Which of the lines in the data below contain the string "Eudorcas"? Copy each of them.

_____

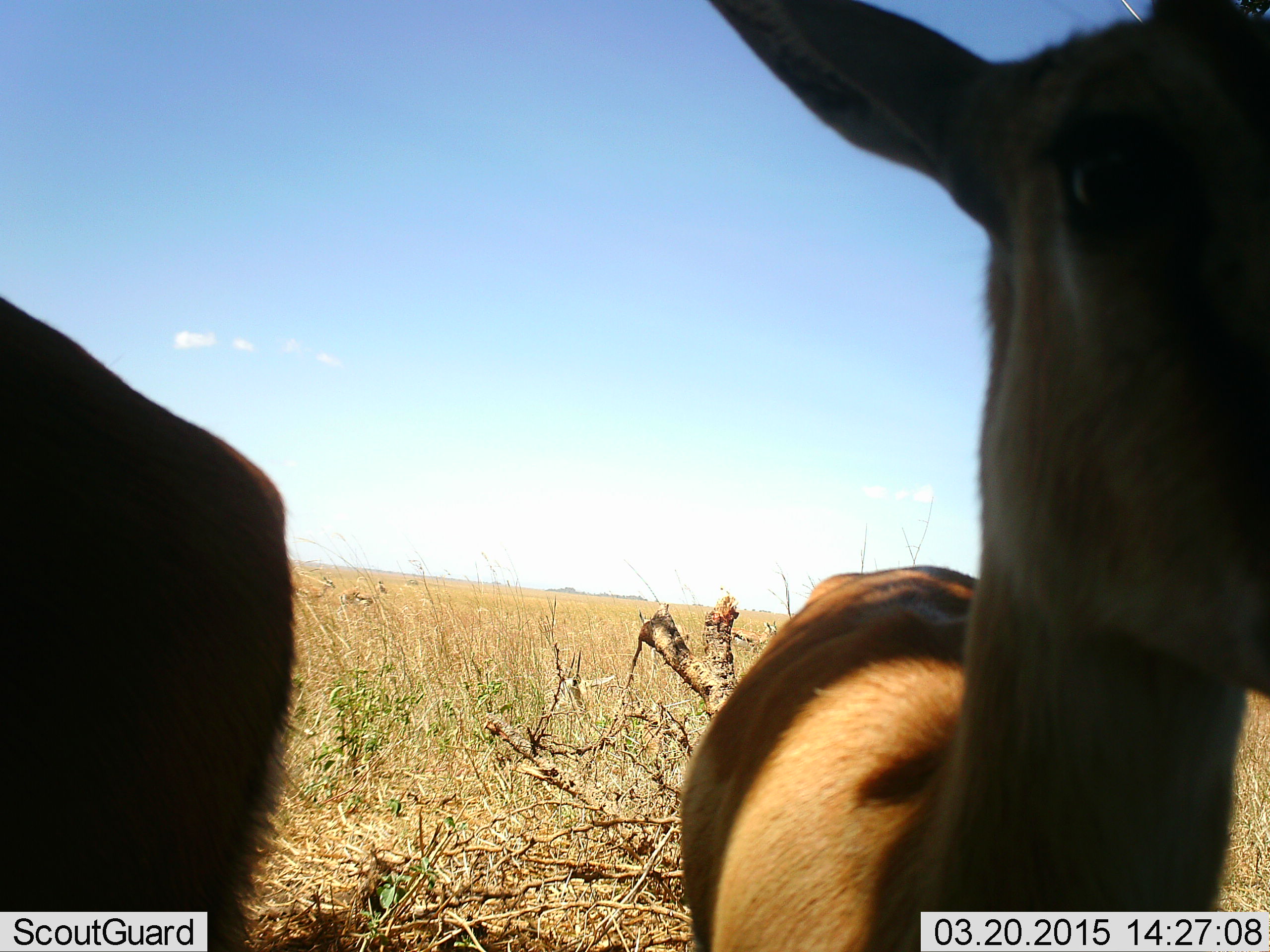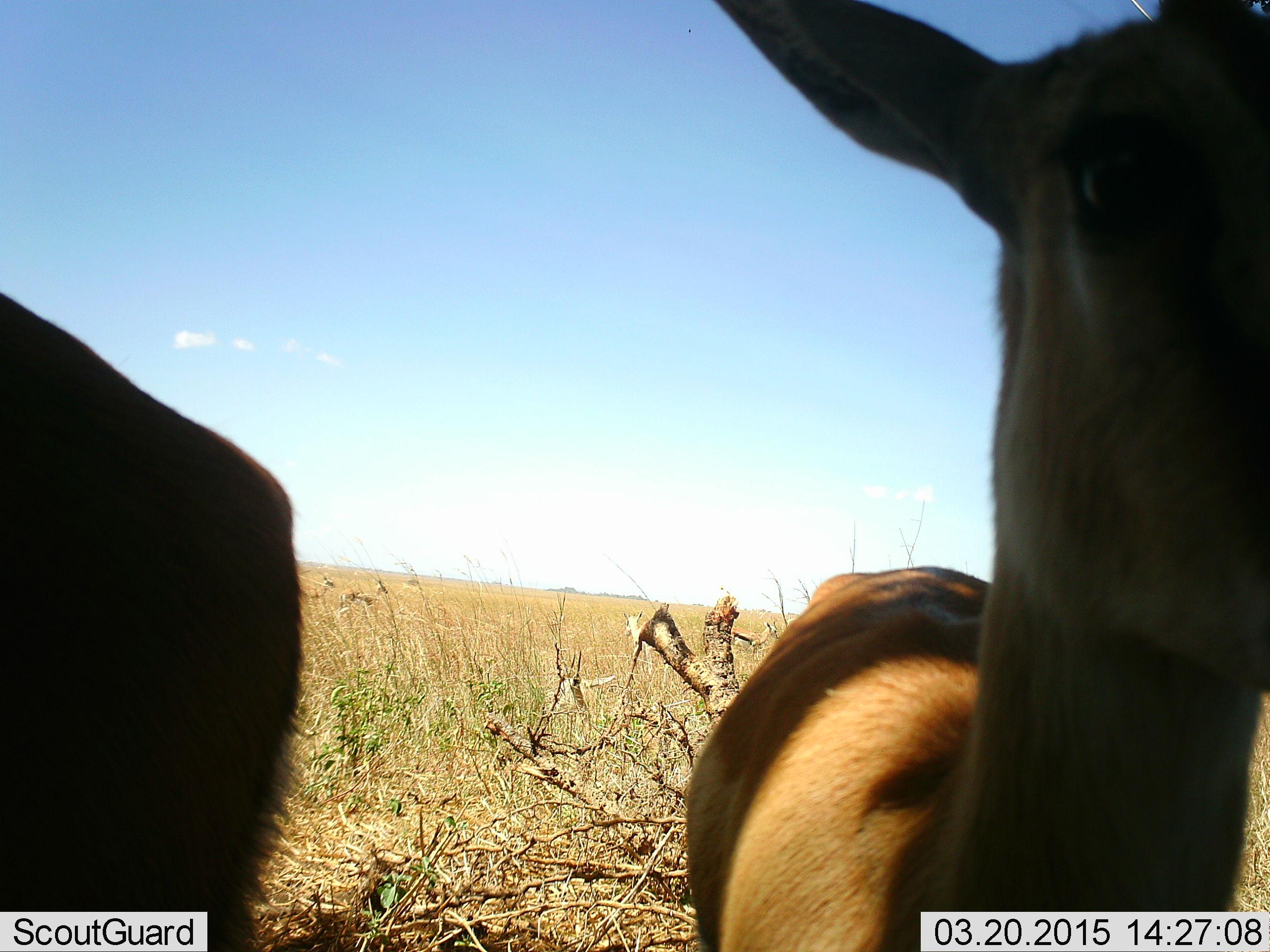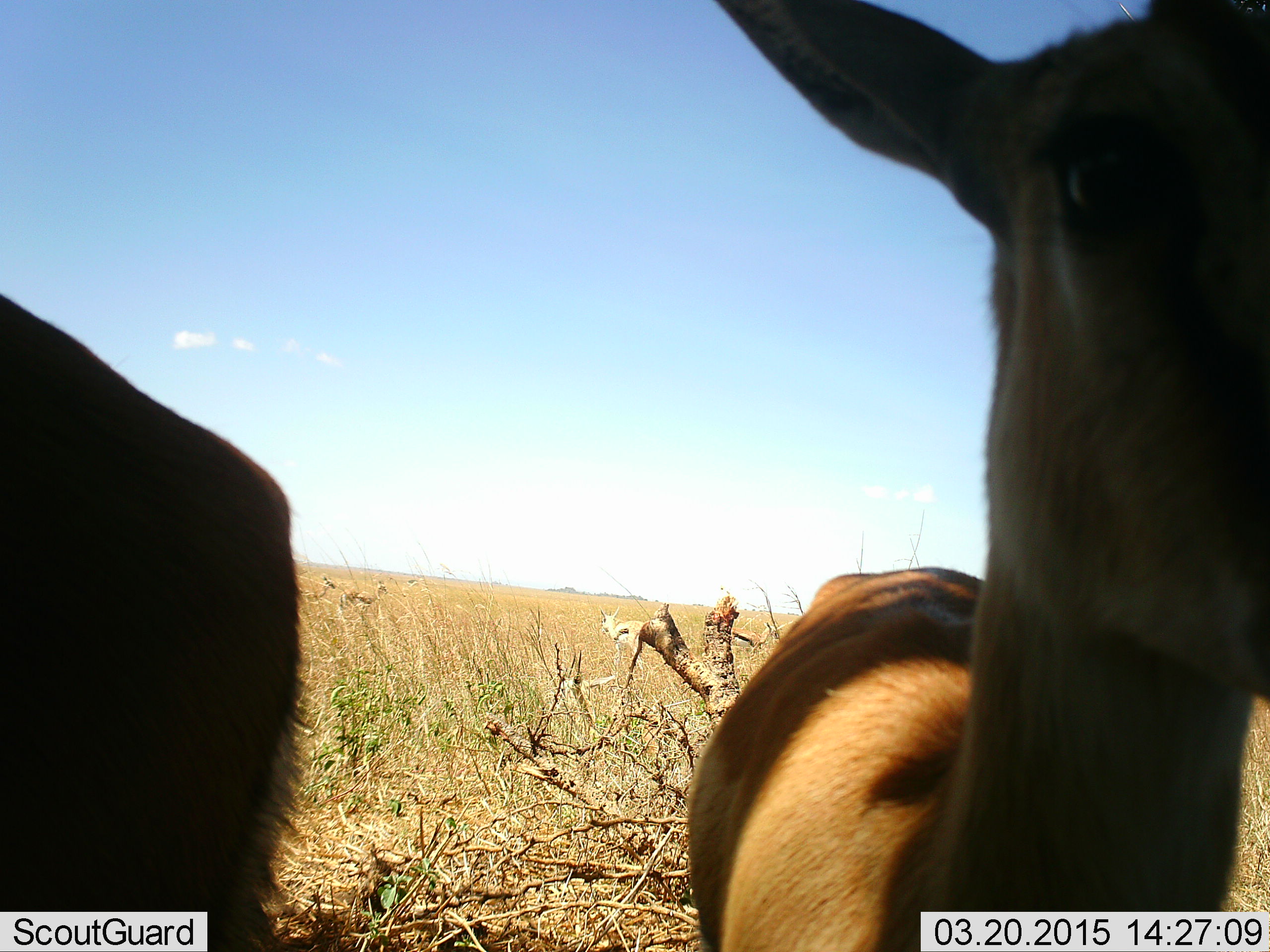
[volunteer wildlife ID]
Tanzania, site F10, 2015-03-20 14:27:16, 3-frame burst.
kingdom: Animalia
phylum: Chordata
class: Mammalia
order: Artiodactyla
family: Bovidae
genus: Eudorcas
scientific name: Eudorcas thomsonii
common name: thomson's gazelle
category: gazellethomsons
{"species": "gazellethomsons (thomson's gazelle) (Eudorcas thomsonii)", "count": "4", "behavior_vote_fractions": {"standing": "100%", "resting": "0%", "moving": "25%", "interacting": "0%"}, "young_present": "12%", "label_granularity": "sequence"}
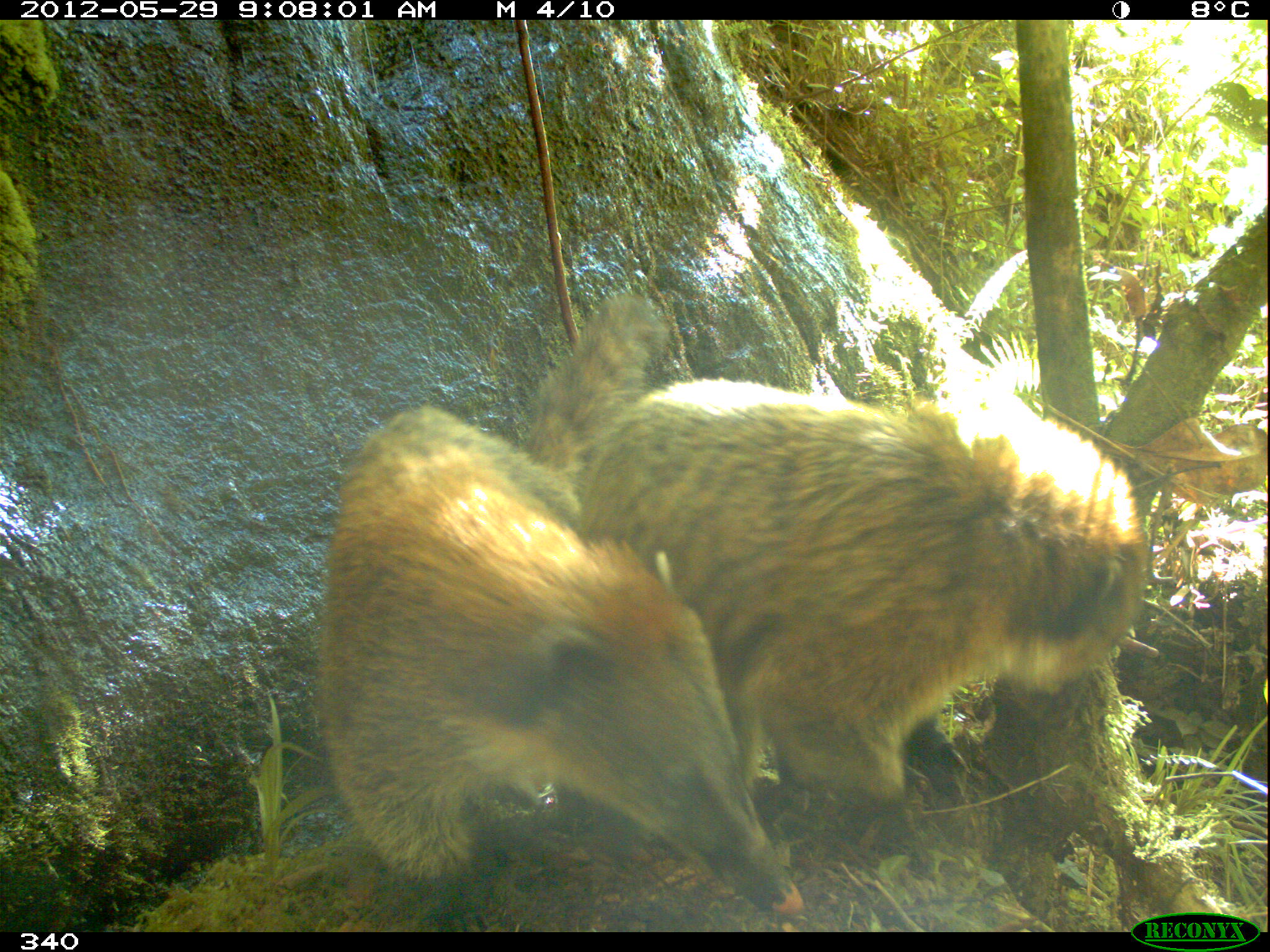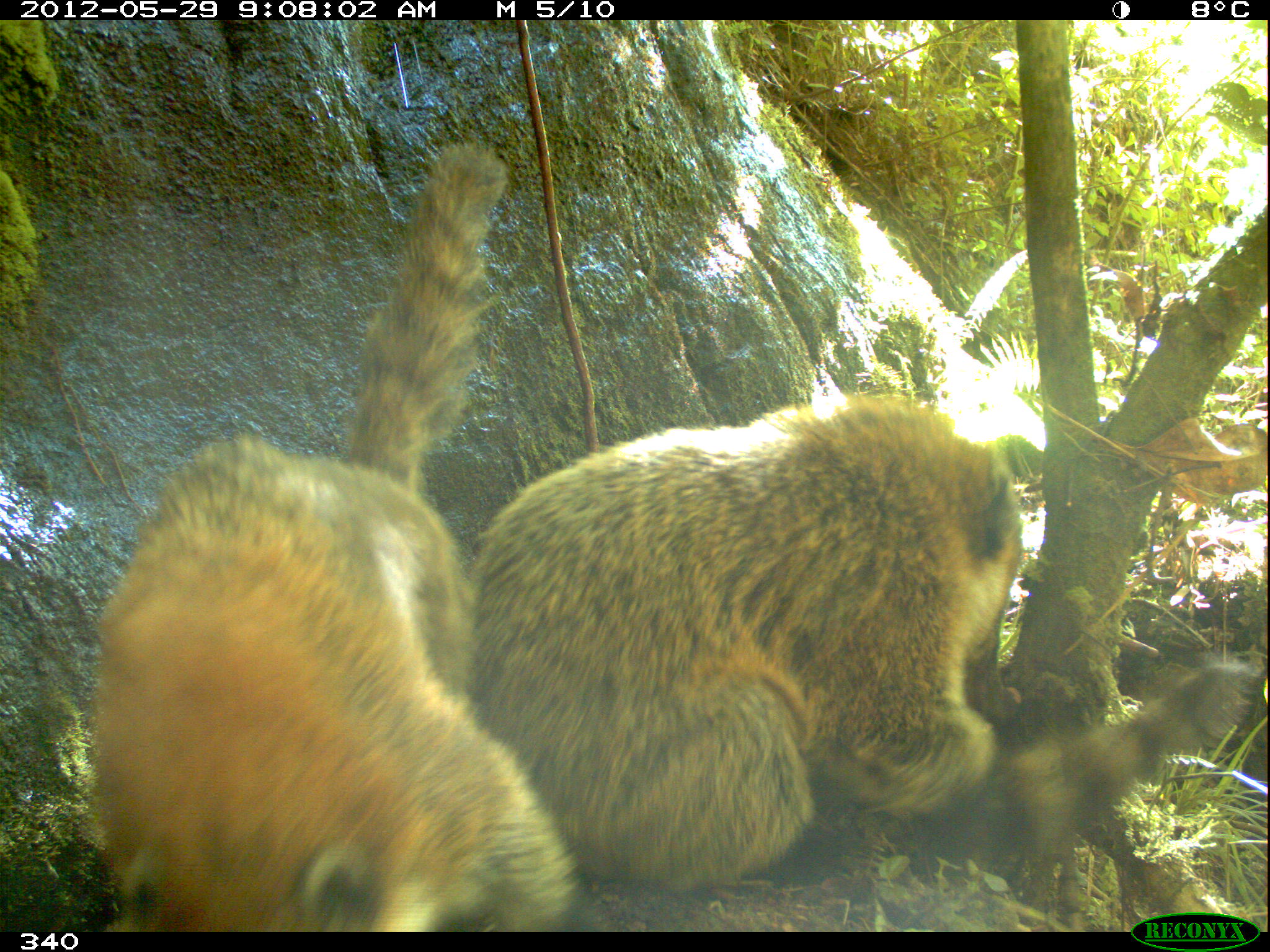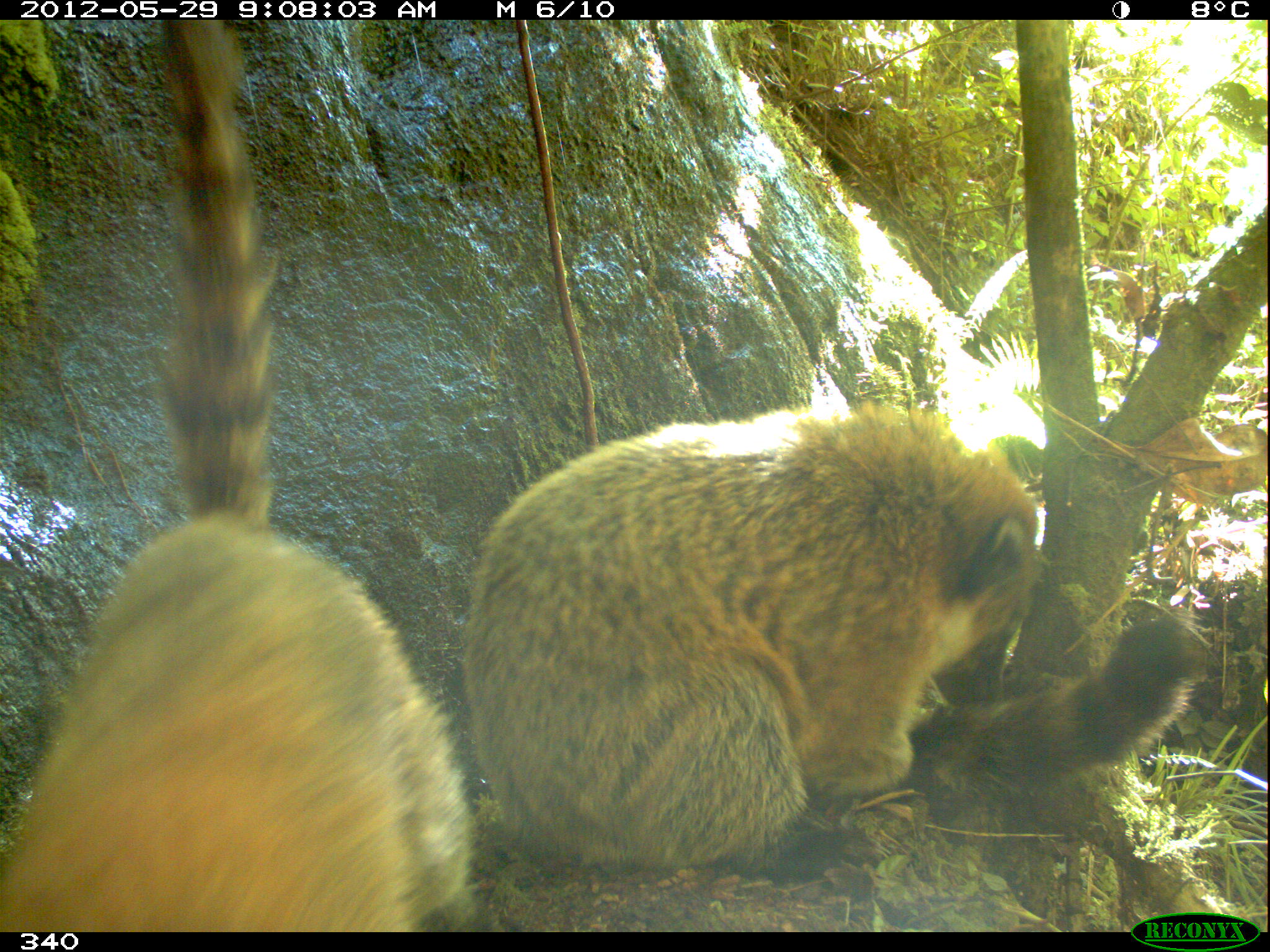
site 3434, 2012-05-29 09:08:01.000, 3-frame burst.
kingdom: Animalia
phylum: Chordata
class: Mammalia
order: Carnivora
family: Procyonidae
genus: Nasua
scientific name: Nasua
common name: coatis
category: unknown coati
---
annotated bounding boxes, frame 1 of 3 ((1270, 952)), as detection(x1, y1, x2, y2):
unknown coati: detection(317, 296, 804, 934); detection(582, 384, 1155, 815)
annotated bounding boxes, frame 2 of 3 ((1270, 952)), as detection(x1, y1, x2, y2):
unknown coati: detection(465, 390, 1249, 883); detection(89, 139, 573, 928)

_____

> [WRITTEN RESPONSE]
genus: Eudorcas
scientific name: Eudorcas thomsonii
{"species": "gazellethomsons (thomson's gazelle) (Eudorcas thomsonii)", "count": "4", "behavior_vote_fractions": {"standing": "100%", "resting": "0%", "moving": "25%", "interacting": "0%"}, "young_present": "12%", "label_granularity": "sequence"}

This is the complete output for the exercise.